CRISPR gene editing player Editas Medicine ($EDIT) has done a deal with gene therapy small cap Adverum Biotechnologies ($ADVM) to introduce genome editing into diseased retina via gene therapy vectors. The deal is for up to 5 inherited retinal diseases that have poor existing treatments.

Ophthalmology is already core for Editas; its lead program is in Leber congenital amaurosis 10 (LCA10), a rare form of blindness. It presented data earlier this year on mediated editing of primary fibroblasts from LCA10 patients that eliminated the target CEP290 gene mutation and restored full-length protein expression with no detected off-target effects.
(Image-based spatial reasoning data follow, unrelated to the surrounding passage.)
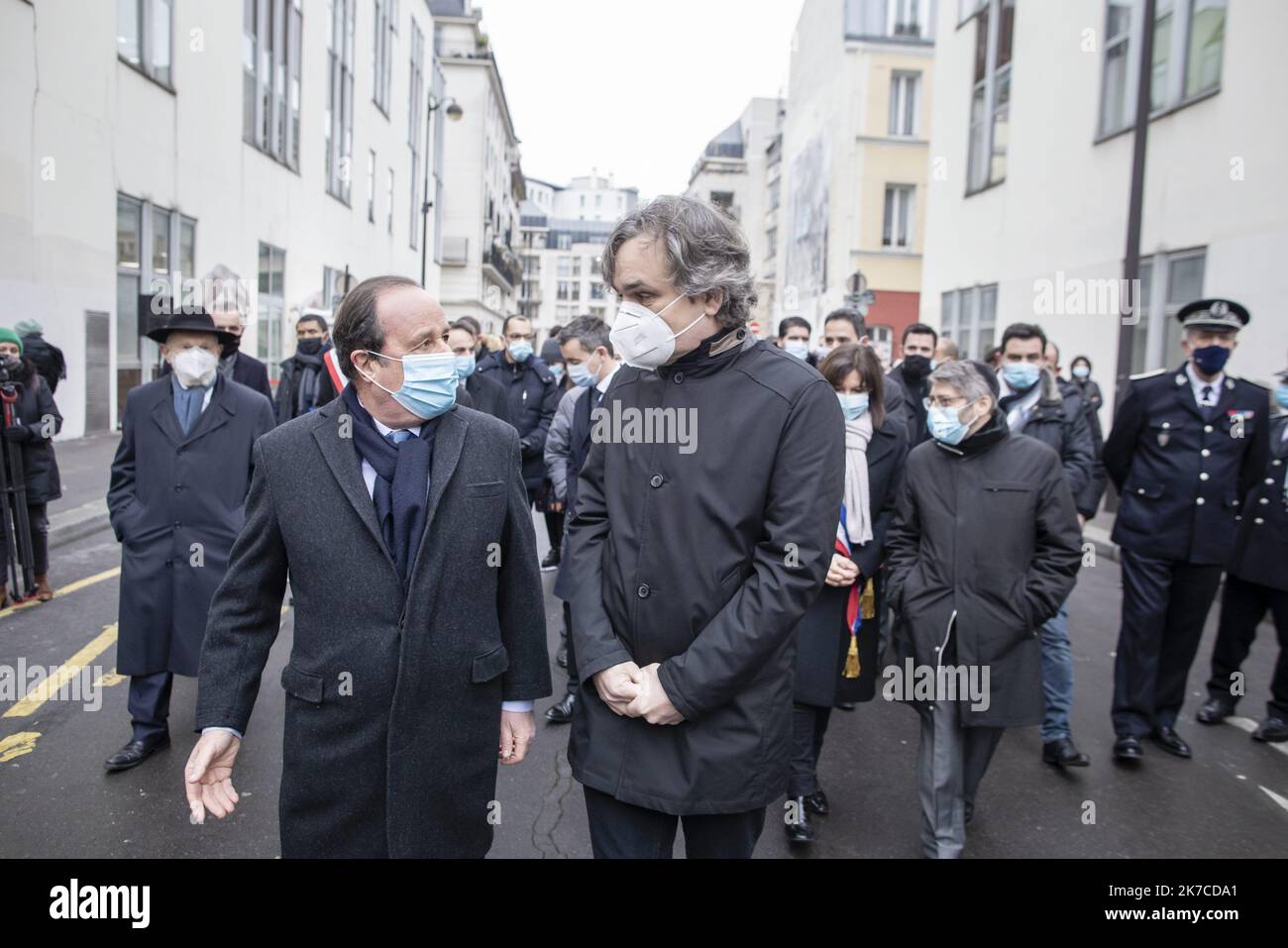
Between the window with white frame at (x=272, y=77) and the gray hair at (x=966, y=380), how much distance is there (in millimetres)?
21229

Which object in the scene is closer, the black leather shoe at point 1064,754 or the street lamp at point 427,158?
the black leather shoe at point 1064,754

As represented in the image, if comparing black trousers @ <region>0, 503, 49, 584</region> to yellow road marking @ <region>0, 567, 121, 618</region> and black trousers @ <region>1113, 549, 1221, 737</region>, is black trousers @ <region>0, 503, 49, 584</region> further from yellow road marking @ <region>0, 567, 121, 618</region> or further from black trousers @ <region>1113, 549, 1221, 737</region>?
black trousers @ <region>1113, 549, 1221, 737</region>

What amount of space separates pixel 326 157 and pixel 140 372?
14.5m

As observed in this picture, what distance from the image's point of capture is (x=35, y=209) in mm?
13297

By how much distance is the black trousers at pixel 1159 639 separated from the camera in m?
5.21

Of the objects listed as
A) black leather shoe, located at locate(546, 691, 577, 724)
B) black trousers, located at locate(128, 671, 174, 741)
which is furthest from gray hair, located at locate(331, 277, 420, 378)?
black leather shoe, located at locate(546, 691, 577, 724)

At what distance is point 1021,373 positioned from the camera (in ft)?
18.9

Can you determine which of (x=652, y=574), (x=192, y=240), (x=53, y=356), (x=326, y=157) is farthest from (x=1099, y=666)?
(x=326, y=157)

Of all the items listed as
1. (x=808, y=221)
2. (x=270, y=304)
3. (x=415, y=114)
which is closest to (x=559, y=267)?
(x=415, y=114)

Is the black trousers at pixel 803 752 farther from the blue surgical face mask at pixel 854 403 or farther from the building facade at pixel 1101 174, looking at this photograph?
the building facade at pixel 1101 174

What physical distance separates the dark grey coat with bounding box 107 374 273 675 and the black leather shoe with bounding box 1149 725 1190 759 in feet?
16.3

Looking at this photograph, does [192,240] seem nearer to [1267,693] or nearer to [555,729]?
[555,729]

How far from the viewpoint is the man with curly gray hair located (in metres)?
2.38

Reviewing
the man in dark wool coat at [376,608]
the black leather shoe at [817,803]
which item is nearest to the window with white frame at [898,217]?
the black leather shoe at [817,803]
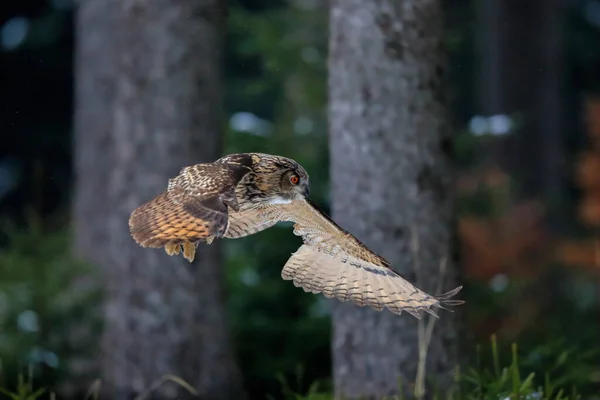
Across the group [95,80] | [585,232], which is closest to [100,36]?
[95,80]

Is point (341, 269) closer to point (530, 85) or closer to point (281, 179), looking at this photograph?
point (281, 179)

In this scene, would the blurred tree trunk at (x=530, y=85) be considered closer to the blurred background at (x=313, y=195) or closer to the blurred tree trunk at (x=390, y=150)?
the blurred background at (x=313, y=195)

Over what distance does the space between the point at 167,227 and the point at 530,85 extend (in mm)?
15982

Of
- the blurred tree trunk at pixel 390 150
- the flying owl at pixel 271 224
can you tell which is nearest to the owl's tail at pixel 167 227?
the flying owl at pixel 271 224

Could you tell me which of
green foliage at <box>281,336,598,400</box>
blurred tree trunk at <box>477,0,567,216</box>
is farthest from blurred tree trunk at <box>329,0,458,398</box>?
blurred tree trunk at <box>477,0,567,216</box>

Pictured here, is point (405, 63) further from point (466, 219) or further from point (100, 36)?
point (100, 36)

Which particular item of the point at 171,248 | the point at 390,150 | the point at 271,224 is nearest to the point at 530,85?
the point at 390,150

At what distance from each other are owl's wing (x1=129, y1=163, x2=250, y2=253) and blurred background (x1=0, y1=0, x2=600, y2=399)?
3.34 metres

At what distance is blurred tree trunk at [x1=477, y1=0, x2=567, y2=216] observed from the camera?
16688 millimetres

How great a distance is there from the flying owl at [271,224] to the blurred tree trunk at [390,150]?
2446 mm

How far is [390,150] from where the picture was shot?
484 centimetres

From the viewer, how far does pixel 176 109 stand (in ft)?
21.1

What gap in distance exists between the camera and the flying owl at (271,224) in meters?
1.83

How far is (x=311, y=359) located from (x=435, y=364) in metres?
2.37
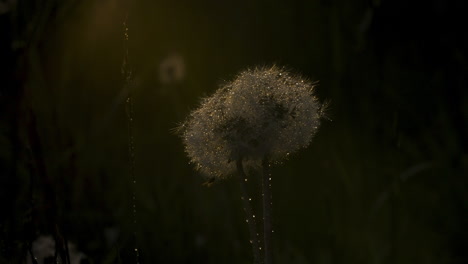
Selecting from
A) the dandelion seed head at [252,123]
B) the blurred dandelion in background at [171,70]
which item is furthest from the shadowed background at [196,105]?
the dandelion seed head at [252,123]

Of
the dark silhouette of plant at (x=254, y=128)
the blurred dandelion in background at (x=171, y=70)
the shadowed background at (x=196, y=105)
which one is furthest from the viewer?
the blurred dandelion in background at (x=171, y=70)

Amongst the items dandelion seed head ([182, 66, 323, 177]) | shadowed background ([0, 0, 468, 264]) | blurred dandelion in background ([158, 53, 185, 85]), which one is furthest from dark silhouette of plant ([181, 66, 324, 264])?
blurred dandelion in background ([158, 53, 185, 85])

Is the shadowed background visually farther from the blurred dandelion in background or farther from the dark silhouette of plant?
the dark silhouette of plant

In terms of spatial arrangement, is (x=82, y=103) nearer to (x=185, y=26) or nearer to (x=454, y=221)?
(x=185, y=26)

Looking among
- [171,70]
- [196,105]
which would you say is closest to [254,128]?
[196,105]

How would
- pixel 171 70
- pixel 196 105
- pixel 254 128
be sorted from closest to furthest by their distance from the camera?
pixel 254 128
pixel 196 105
pixel 171 70

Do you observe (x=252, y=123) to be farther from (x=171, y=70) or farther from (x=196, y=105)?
(x=171, y=70)

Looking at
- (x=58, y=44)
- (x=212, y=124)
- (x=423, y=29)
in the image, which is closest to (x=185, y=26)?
(x=58, y=44)

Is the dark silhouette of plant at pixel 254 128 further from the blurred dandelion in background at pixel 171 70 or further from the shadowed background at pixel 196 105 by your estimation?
the blurred dandelion in background at pixel 171 70

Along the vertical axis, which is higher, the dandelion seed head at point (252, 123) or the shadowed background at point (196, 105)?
the shadowed background at point (196, 105)
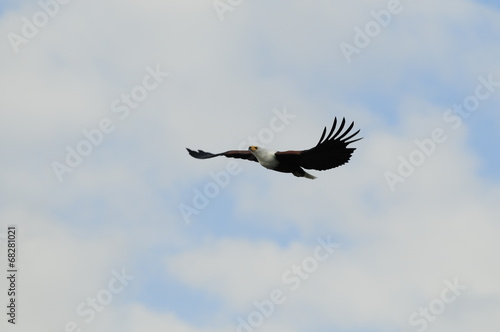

“Adverum brings a distinctive technology and experience base, and this collaboration aligns highly with our broader, multi-faceted delivery strategy,” said Editas President and CEO Katrine Bosley in a statement.

The deal brings together Menlo Park, CA-based Adverum’s next-gen adeno-associated virus gene therapy vectors to be used in combination with Editas’ CRISPR-based genome editing approach.

In the deal, the Cambridge, MA-based company will pay Adverum $1 million up front to evaluate its vectors for use in clinical development. It will also pay for all preclinical activity, partially via the upfront payment. Editas will pay another $1 million option exercise fee for each indication it chooses to pursue under the partnership. Adverum is eligible for other undisclosed development and commercial milestone payments and royalties.

“Our innovative vectors have the potential to deliver Editas’ genome editing components efficiently to the retina,” said Adverum CEO Paul Cleveland. “This collaboration expands our opportunities to capitalize on our science, ophthalmology expertise and vector development know-how.”

In addition to LCA10, Editas also has programs in Duchenne muscular dystrophy and in hematopoietic stem/progenitor cells.

This deal with Adverum could help to further diversify Editas’ means for introducing and perpetuating its genome editing to treat genetic diseases; this can be done via various viral, or even nonviral, means that depend on the cell type.